Updated 2006-01-25 07:21:14 by suchenwi

Richard Suchenwirth 2004-05-09 - Functions in Tcl are typically written with the proc command. But I notice more and more that, on my way to functional programming, my proc bodies are a single call to expr which does all the rest (often with the powerful x?y:z operator). So what about a thin abstraction (wrapper) around this recurring pattern?
 proc func {name argl body} {proc $name $argl [list expr $body]}

(Might have called it fun as well... it sure is.) That's all. A collateral advantage is that all expressions are braced, without me having to care. But to not make the page look so empty, here's some examples for func uses:
 func fac n     {$n<2? 1: $n*[fac [incr n -1]]}
 func gcd {u v} {$u? [gcd [expr $v%$u] $u]: $v}
 func min {a b} {$a<$b? $a: $b}
 func sgn x     {($x>0)-($x<0)} ;# courtesy rmax

Pity we have to make expr explicit again, in nested calls like in gcd... But func isn't limited to math functions (which, especially when recursive, come out nice), but for expr uses in testing predicates as well:
 func atomar list          {[lindex $list 0] eq $list}
 func empty  list          {[llength $list] == 0}
 func in    {list element} {[lsearch -exact $list $element] >= 0}
 func limit {x min max}    {$x<$min? $min: $x>$max? $max: $x}
 func ladd  {list e}       {[in $list $e]? $list: [lappend list $e]}

Exposing expr operators as Tcl commands goes quite easy too:
 foreach op {+ * / %} {func $op {a b} "\$a $op \$b"}

For "-", we distinguish unary and binary form:
 func - {a {b ""}} {$b eq ""? -$a: $a-$b}

Having the modulo operator exposed, gcd now looks nicer (from Playing with rationals):
 func gcd {u v} {$u? [gcd [% $v $u] $u]: abs($v)}

For unary not I prefer that name to "!", as it might also stand for factorial - and see the shortest function body I ever wrote :^) :
 func not x {!$x}

It could have been shortened by one byte, though :^)
 func not x !\$x

Feel free to add more meaningful examples! In any case, no one can blame me for not using return in these sweet one-liners... :)

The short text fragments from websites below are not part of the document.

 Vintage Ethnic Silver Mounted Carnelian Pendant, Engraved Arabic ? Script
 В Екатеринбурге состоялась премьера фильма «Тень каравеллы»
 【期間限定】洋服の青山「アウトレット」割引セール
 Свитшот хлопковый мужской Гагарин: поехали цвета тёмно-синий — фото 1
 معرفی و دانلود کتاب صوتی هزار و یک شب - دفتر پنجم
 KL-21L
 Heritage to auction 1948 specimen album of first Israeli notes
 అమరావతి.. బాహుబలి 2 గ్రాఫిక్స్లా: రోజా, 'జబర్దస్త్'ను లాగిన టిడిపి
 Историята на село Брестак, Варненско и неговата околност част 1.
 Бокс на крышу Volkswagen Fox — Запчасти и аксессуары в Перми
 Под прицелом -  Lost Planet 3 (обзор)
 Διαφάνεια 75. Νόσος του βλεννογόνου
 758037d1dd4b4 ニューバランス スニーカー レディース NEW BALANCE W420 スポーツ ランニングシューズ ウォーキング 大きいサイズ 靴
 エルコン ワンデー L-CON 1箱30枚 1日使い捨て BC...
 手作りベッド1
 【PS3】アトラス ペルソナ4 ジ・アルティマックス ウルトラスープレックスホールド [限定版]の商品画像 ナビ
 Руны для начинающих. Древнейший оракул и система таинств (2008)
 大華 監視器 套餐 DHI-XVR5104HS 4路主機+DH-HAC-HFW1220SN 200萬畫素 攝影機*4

Without big mention, functions implemented by recursion have a pattern for which func is well suited (see fac and gcd above). Another example is this integer range generator (starts from 1, and is inclusive, so [iota1 5] == {1 2 3 4 5}):
 func iota1 n {$n == 1? 1: [concat [iota1 [- $n 1]] $n]}

AM (1 june 2004) I have been musing over another, related subject:

  • Define functional relations between variables (possibly defining an equation)
  • Use high-level commands to actually solve the equation

This seems an excellent way of introducing some physics into the Wiki ;)

This is the page I wrote to work out the above ideas: An equation solver

WHD: Would this be a first step toward constraint programming? (A topic that intrigues me, but as yet I know almost nothing about it.)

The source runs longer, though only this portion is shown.